Direction: From the data below, pull out every line containing the word "farther". The match is case-sensitive.

---+---

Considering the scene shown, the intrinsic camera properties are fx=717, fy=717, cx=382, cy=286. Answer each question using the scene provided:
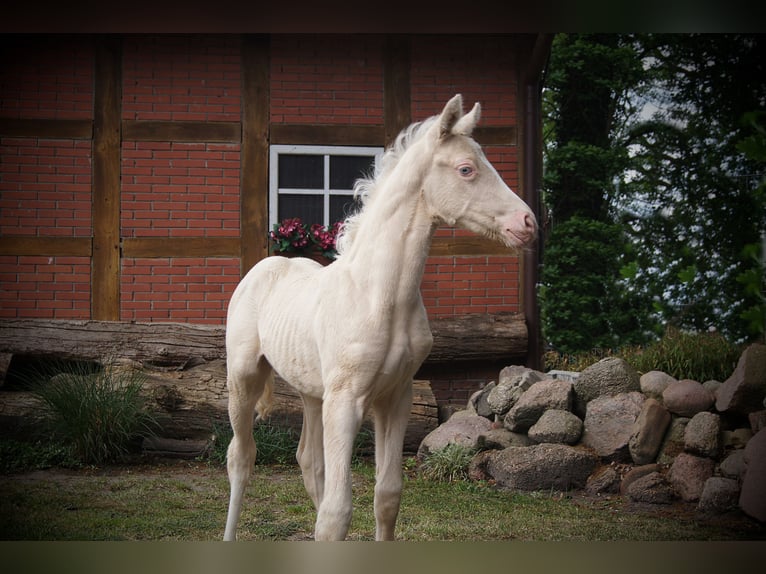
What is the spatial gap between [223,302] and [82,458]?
168cm

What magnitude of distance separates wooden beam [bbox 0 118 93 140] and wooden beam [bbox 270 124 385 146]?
164cm

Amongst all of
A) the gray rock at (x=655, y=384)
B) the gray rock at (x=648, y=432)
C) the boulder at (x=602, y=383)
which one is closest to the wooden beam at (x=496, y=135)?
the boulder at (x=602, y=383)

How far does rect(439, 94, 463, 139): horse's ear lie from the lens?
243 centimetres

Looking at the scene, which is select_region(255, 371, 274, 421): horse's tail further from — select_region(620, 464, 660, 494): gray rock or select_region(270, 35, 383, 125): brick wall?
select_region(270, 35, 383, 125): brick wall

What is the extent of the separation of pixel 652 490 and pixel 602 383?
965mm

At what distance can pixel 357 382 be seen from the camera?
242 cm

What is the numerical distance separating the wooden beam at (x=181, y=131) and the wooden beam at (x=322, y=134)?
0.36 meters

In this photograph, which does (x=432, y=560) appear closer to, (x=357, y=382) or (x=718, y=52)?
(x=357, y=382)

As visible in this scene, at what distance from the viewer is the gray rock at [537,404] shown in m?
4.82

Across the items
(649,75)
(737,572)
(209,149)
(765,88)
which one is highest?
(649,75)

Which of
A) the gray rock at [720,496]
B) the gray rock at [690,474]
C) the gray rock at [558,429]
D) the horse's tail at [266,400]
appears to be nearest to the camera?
the horse's tail at [266,400]

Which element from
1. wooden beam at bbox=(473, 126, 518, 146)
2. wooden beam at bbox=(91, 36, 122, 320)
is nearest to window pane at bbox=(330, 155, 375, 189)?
wooden beam at bbox=(473, 126, 518, 146)

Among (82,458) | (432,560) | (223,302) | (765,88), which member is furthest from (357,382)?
(765,88)

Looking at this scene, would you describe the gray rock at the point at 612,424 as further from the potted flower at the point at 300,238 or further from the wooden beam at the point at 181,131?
the wooden beam at the point at 181,131
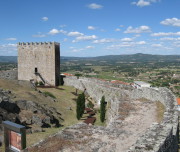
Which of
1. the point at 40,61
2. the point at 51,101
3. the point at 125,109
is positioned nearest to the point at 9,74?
the point at 40,61

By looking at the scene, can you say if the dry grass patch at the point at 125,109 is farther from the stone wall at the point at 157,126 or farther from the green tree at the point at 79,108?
the green tree at the point at 79,108

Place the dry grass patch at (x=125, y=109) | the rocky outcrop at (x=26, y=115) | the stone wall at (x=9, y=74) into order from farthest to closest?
1. the stone wall at (x=9, y=74)
2. the rocky outcrop at (x=26, y=115)
3. the dry grass patch at (x=125, y=109)

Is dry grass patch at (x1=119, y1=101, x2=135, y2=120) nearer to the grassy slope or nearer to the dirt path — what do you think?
the dirt path

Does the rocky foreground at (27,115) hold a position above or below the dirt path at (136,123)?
below

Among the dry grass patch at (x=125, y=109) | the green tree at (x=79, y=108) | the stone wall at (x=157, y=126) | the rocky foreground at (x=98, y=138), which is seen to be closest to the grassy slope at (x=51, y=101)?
the green tree at (x=79, y=108)

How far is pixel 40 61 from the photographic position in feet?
109

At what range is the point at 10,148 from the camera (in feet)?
23.4

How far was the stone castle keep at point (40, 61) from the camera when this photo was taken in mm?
32781

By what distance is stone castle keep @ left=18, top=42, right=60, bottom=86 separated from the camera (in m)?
32.8

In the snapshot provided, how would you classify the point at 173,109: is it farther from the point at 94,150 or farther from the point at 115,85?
the point at 115,85

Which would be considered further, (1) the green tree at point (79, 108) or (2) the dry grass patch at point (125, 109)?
(1) the green tree at point (79, 108)

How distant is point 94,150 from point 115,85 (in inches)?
780

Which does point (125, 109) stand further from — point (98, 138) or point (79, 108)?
point (79, 108)

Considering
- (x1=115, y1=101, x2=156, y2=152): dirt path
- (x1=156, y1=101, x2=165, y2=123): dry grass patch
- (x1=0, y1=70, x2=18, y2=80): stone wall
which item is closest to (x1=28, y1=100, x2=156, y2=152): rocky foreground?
(x1=115, y1=101, x2=156, y2=152): dirt path
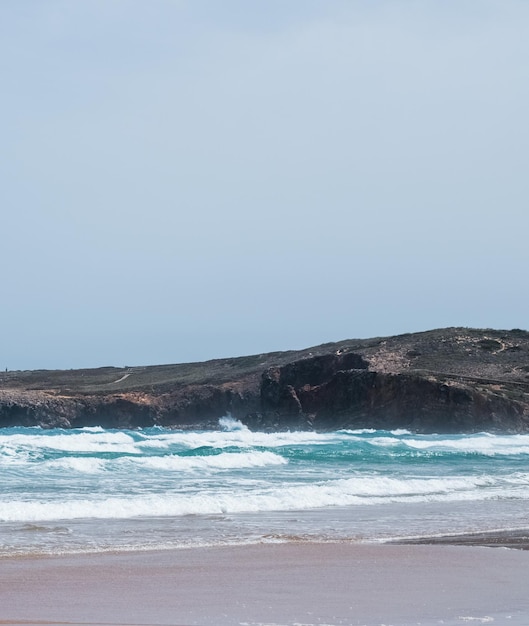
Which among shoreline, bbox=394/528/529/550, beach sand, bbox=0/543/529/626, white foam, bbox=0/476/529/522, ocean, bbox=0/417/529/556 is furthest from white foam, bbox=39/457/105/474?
beach sand, bbox=0/543/529/626

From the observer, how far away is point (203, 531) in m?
14.3

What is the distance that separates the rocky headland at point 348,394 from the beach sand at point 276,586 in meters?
41.5

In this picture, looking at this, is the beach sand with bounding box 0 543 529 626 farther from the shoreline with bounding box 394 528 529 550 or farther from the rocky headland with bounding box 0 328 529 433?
the rocky headland with bounding box 0 328 529 433

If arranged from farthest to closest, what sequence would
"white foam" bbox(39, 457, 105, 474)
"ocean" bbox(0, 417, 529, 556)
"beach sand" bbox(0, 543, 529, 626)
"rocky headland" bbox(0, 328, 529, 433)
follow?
"rocky headland" bbox(0, 328, 529, 433)
"white foam" bbox(39, 457, 105, 474)
"ocean" bbox(0, 417, 529, 556)
"beach sand" bbox(0, 543, 529, 626)

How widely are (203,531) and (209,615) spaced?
634 centimetres

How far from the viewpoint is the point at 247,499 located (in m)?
18.0

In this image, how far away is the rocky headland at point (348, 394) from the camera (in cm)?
5372

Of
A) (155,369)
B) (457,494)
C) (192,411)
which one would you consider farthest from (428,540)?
(155,369)

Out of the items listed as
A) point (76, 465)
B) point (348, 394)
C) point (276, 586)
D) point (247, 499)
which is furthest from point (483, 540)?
point (348, 394)

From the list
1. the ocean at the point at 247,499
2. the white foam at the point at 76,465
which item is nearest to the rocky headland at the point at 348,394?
the ocean at the point at 247,499

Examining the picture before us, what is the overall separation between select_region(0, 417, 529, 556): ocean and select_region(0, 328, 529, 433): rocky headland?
1861 cm

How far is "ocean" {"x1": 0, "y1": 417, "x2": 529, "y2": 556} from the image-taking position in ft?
45.5

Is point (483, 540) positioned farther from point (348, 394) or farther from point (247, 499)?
point (348, 394)

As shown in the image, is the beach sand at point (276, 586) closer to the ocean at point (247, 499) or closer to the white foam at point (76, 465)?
the ocean at point (247, 499)
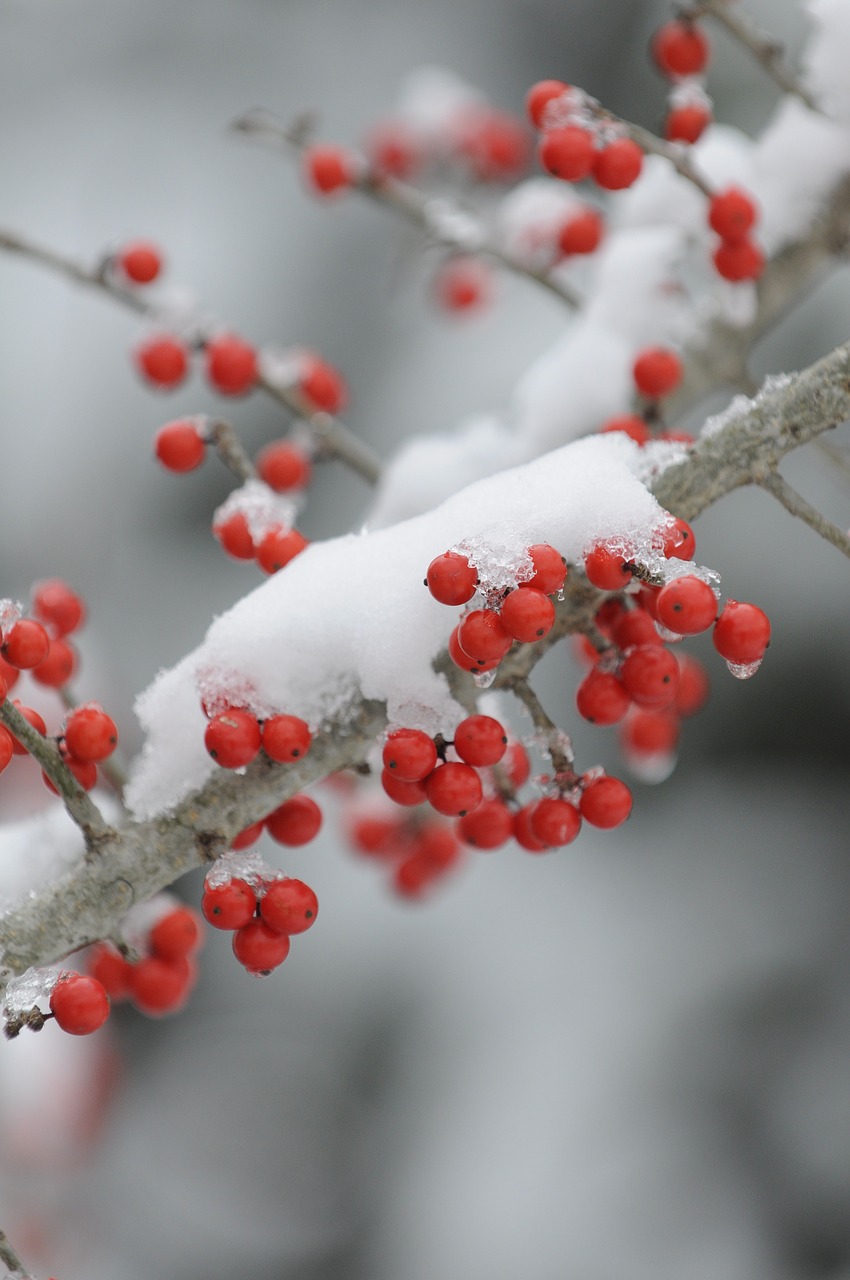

---+---

Complete output:
By looking at the scene, can you say if the dry grass patch at the point at 125,109 is farther from the stone wall at the point at 157,126 or farther from the green tree at the point at 79,108?
In the snapshot provided, how would you classify the point at 173,109: is it farther from the point at 94,150 or farther from the point at 115,85?
In this picture, looking at this, is the beach sand with bounding box 0 543 529 626 farther from the shoreline with bounding box 394 528 529 550 or farther from the rocky headland with bounding box 0 328 529 433?
Is point (483, 540) positioned farther from point (348, 394) or farther from point (247, 499)?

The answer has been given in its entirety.